Thumbs up, Thumbs down: Simplifying the catching and throwing process
For the past few years I have been helping out with my son’s little league teams. First of all, God bless the elementary school teachers of the world. They don’t earn enough money.
Working with little kids makes you very aware of the need to simplify things. It’s true with every aspect of the game but especially catching and throwing. If kids cannot catch then they get hurt. If they cannot throw correctly by the time they get to about 12 years old, there really isn’t much you can do to fix them after that.
The problem with teaching kids to catch and throw is that there are a lot of working parts in the process. So how do you keep it simple enough so kids can understand it and also have it be safe and effective? Not easy but I think I have an answer. “Thumbs up, Thumbs down.”
Thumbs up refers to the position I want all my players to be in as they are waiting for the ball to reach them on a throw. Both hands are up in front of them with both thumbs facing up like this …
Their body is also in the athletic position. This helps with the safety issue because it gets their body in the best position to catch the ball. All kids understand what both thumbs up on the catch means and looks like. Whether they actually do it depends on how much you enforce it.
And now the hard part … the throw.

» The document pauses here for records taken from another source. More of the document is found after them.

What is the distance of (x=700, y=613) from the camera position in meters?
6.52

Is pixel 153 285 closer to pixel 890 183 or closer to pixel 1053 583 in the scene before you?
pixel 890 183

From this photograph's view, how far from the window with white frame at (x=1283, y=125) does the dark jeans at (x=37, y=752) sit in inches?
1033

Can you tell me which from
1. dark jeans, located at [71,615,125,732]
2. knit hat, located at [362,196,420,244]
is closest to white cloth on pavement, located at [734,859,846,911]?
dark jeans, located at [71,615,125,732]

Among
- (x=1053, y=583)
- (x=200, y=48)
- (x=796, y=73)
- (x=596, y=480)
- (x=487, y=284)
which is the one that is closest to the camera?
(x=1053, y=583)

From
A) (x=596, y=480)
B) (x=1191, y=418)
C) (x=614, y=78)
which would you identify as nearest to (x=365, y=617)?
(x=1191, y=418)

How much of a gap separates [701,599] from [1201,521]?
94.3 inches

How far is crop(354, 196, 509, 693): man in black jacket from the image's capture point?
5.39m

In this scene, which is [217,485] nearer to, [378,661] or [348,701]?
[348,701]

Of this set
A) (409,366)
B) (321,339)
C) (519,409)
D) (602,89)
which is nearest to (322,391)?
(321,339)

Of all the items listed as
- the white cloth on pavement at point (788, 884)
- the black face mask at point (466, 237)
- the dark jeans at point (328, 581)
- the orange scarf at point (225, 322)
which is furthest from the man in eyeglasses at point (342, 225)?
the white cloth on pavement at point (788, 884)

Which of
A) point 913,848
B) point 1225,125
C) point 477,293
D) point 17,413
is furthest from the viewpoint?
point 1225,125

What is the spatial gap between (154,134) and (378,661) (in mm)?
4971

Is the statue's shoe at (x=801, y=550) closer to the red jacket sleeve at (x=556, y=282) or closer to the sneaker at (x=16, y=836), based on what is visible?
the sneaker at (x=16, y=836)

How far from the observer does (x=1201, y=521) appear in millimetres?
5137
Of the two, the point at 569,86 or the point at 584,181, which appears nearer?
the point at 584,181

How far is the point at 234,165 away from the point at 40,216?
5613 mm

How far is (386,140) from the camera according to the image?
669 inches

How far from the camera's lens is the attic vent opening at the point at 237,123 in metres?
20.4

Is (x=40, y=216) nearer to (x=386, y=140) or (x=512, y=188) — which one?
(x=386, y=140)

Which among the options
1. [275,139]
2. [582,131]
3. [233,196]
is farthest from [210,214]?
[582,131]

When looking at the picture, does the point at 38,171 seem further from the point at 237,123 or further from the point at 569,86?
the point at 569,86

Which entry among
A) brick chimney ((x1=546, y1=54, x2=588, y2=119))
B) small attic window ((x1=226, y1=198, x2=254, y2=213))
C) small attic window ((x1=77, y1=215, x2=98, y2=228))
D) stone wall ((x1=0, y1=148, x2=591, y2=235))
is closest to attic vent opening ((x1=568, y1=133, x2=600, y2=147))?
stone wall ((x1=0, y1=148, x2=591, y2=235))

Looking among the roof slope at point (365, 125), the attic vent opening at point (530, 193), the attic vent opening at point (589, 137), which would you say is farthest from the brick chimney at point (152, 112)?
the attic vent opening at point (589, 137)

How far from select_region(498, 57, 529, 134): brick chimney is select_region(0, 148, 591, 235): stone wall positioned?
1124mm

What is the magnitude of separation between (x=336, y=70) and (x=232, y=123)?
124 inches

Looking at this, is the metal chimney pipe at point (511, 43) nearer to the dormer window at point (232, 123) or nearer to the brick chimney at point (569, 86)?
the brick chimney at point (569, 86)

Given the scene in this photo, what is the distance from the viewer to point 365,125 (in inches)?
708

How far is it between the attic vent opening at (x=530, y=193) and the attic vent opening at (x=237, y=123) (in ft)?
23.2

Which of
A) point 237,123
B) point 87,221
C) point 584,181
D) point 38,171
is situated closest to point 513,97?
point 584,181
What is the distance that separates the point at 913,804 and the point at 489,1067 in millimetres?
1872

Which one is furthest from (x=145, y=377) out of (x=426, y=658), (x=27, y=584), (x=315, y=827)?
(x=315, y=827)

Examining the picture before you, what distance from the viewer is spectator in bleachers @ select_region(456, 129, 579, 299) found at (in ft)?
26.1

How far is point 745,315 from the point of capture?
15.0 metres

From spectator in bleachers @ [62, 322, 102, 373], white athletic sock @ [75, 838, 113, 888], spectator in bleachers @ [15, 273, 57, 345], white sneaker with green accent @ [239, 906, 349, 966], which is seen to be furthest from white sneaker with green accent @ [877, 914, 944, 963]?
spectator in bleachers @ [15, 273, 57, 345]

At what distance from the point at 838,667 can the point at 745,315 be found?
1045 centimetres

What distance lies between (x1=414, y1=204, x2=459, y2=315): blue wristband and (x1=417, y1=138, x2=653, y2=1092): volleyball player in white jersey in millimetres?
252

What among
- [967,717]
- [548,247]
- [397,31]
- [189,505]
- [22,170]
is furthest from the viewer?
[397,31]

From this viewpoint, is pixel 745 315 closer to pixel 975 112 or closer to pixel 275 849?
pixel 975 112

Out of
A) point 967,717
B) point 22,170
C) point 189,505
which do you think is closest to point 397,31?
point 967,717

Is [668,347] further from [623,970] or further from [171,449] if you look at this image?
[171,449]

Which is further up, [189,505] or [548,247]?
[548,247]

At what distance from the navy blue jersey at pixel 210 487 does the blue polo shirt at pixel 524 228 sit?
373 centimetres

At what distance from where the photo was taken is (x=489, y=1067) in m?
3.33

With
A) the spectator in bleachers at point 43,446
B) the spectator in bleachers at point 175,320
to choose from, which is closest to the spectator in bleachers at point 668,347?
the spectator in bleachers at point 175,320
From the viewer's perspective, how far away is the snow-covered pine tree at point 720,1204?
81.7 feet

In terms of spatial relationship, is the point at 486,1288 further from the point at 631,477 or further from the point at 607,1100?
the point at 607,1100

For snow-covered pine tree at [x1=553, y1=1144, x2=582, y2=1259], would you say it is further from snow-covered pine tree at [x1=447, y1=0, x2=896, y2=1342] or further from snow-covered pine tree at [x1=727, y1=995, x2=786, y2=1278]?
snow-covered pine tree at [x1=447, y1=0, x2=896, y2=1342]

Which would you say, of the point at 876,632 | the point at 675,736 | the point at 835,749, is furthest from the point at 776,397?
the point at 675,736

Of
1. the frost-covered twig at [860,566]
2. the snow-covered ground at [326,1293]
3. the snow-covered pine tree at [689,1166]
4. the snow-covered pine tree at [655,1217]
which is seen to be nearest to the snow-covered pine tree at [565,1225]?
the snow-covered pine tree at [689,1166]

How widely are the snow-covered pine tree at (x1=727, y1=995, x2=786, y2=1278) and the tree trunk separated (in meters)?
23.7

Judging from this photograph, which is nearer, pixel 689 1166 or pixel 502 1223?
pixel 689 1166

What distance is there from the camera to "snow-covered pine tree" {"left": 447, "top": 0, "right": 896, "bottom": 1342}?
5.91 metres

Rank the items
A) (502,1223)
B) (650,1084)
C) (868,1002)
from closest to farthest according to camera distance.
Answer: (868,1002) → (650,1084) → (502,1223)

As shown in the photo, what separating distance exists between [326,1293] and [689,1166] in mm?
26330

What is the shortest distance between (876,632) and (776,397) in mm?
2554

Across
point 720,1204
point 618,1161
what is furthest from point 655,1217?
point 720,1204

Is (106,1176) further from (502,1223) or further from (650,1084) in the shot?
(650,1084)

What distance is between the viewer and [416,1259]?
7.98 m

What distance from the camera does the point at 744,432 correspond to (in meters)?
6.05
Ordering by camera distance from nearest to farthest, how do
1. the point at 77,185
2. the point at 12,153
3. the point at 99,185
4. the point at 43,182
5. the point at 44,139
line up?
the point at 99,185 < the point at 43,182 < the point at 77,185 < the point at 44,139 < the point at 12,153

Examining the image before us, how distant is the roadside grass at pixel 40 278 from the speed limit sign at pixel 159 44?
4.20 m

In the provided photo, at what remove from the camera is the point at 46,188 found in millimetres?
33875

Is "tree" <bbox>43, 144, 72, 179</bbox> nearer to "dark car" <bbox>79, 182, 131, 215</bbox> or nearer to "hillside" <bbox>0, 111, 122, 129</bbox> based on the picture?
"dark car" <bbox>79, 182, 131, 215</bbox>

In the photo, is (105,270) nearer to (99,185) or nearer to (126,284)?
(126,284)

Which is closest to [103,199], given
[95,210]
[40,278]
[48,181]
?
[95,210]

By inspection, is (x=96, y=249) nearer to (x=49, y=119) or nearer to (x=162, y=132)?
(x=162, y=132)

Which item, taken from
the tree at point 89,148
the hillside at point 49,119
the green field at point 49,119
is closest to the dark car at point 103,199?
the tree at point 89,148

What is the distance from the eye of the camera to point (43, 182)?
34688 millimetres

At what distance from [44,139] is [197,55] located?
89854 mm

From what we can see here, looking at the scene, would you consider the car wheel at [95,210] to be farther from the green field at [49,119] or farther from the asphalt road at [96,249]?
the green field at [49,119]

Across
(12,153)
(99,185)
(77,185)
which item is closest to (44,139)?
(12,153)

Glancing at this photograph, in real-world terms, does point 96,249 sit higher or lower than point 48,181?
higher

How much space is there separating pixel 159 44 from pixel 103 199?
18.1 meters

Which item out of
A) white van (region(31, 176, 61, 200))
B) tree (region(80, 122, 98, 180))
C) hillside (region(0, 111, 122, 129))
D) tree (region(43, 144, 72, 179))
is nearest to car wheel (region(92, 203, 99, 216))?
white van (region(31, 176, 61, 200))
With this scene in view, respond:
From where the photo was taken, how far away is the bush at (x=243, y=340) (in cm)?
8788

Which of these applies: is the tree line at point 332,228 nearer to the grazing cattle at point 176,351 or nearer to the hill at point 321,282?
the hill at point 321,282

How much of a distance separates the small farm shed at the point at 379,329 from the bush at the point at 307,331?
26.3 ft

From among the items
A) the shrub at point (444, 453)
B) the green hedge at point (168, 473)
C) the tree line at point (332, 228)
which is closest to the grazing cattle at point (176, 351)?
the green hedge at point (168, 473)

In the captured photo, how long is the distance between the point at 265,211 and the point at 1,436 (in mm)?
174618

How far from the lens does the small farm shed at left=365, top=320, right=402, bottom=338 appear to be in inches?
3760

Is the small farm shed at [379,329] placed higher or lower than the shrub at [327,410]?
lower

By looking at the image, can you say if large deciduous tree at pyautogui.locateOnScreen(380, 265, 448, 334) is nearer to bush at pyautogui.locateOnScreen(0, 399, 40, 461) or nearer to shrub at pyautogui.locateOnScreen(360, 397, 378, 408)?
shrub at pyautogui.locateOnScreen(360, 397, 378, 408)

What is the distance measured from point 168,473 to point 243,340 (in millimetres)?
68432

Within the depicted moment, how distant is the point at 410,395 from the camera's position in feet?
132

This is where teaching gets tough because all of the following can go wrong:
- He can take the ball out with his fingers under the ball.
- He can not use his front side at all or use it too little or too much.
- He can drop his throwing elbow on the throw.
- He can open his front side too soon.
- And other things as well.
How do you address all these things with a 6 or 7 year old player? You can’t. But you can say “Thumbs down on the throw.”
Thumbs down means when the player takes the ball out of the glove, both thumbs point down like this …
Just doing that can address most of the problems listed above in the throwing motion. Dropping both thumbs automatically lifts both elbows. It automatically gets the fingers on top of the ball. It closes the front side. It basically puts the player in the best position possible to create a good throwing process.
It certainly is not a cure-all but it is a very simple way to start kids on the proper catching and throwing motion. And it isn’t just for infielders either as you see here with Nolan Ryan …
My new mantra … “Thumbs up to catch, Thumbs down to throw!”